After Cooperider’s confession in 2000, Earnest requested a new trial but that request was overturned. He filed a second motion for a new trial again in 2012, arguing again that if the judge and jury had heard Cooperrider’s confession Jackson wouldn’t have been found guilty. This motion earned him a sentence reduction from life to 60 to 80 years, but not because of the facts of the case, but because of a recent U.S. Supreme Court ruling that minors couldn’t be sentenced to life in prison.
The court stating, “We still have a person here who is dead and your client, the defendant, was convicted of his murder, and so I think anything but a substantial period of incarceration would be inappropriate.”
Earnest once again, tried to appeal, but to no avail.
“That crushed me,” Jackson-Williams said.
The pardon board is one of Earnest’s only options left. It’s why Jackson-Williams is driving across the country be there.
“God knows I want my son home.
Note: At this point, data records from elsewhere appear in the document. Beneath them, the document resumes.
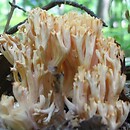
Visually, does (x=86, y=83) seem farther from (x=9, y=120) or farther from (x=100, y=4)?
(x=100, y=4)

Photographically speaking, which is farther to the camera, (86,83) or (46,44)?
(46,44)

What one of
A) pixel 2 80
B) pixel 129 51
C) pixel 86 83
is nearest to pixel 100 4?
pixel 129 51

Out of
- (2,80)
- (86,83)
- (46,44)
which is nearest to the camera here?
(86,83)

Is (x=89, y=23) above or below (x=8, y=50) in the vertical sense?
above

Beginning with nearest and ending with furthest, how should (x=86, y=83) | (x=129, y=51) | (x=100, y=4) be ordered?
(x=86, y=83) < (x=129, y=51) < (x=100, y=4)

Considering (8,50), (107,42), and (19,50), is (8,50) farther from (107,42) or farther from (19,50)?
(107,42)

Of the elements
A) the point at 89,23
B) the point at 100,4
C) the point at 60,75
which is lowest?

After 22 years, I want Earnest Jackson home,” Jackson-Williams said. ‘It’s time for Earnest Jackson to come home.”
She said her son’s behavior in prison speaks for itself.
Earnest has gotten a high school diploma and college degree behind bars. She said he has served on boards and garnered several other certificates and achievements.
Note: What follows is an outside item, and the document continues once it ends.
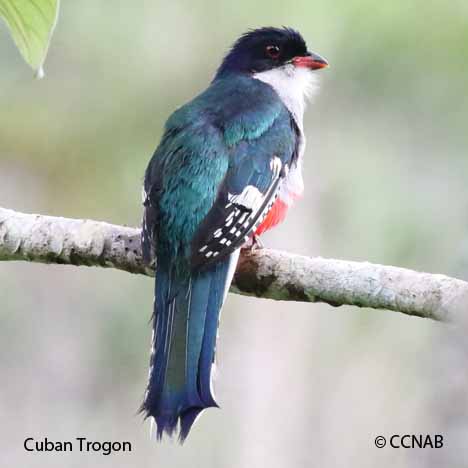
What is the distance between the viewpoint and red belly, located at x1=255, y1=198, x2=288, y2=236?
4.27 m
“This is a man who deserves a second chance,” Jackson-Williams said.
Earnest said he strives to be a good example for other inmates.
“That is my main focus every day, how am I getting better, how I’m going to improve so I don’t stay stagnant,” Earnest said.
He hopes Ricketts, Peterson and Evnen can see he isn’t the 17-year-old boy who was sentenced to life in prison, but a 41-year-old man ready for life outside.
“To be able to games and watch and play sports with my son,” Earnest said. “To be able to celebrate with my family for holidays and birthdays and things of that nature. To be able to take my wife out to dinner and be a part of the community. Be able to share my experience and make sure nobody else walks down this path.”
Tracy is hoping for those same opportunities to just be a regular couple.
“Being a prison wife isn’t easy,” she said. “Loving somebody who you can’t touch on a daily basis or have a relationship with where you can interact whenever you want.”
Earnest’s family aren’t his only supporters. A website, sendearnestjacksonhome.com has been collecting letters to send to the pardon board, an online petition has more than 62,000 signatures.
The family of Larry Perry have also put their support behind Earnest. In a letter compiled by the Send Earnest Home initiative, Elizabeth Smith who had a three-month-old son with Larry at the time of his shooting called for Jackson’s commutation.
“I felt lost and scared for my son’s future,” said Elizabeth Smith, Mike’s mother. “I was only 18-years-old and a new mother. Now, my son will grow up without his biological father - and I knew Larry wanted to be there for Mike.”
The letter said Mike has been deeply affected by Larry’s death, but he too, is in support of Earnest going free.
“I am speaking up and asking for a commutation of Earnest’s sentence because it is the right thing to do,” said Hatcher. “As a Christian, I believe in forgiveness and mercy. This will help me find healing even though I can’t change the past and meet my father. I hope that these words reach your hearts and lead each of you to grant Earnest a second chance at life to do impactful things in his community.”
While it’s not easy to sum of 22 years of history, Earnest is hoping the members of the pardon board will review every aspect of his case and give him his chance at life outside of prison.
“They have a rare opportunity in our state’s history,” Earnest said. “To grant an innocent man his freedom.”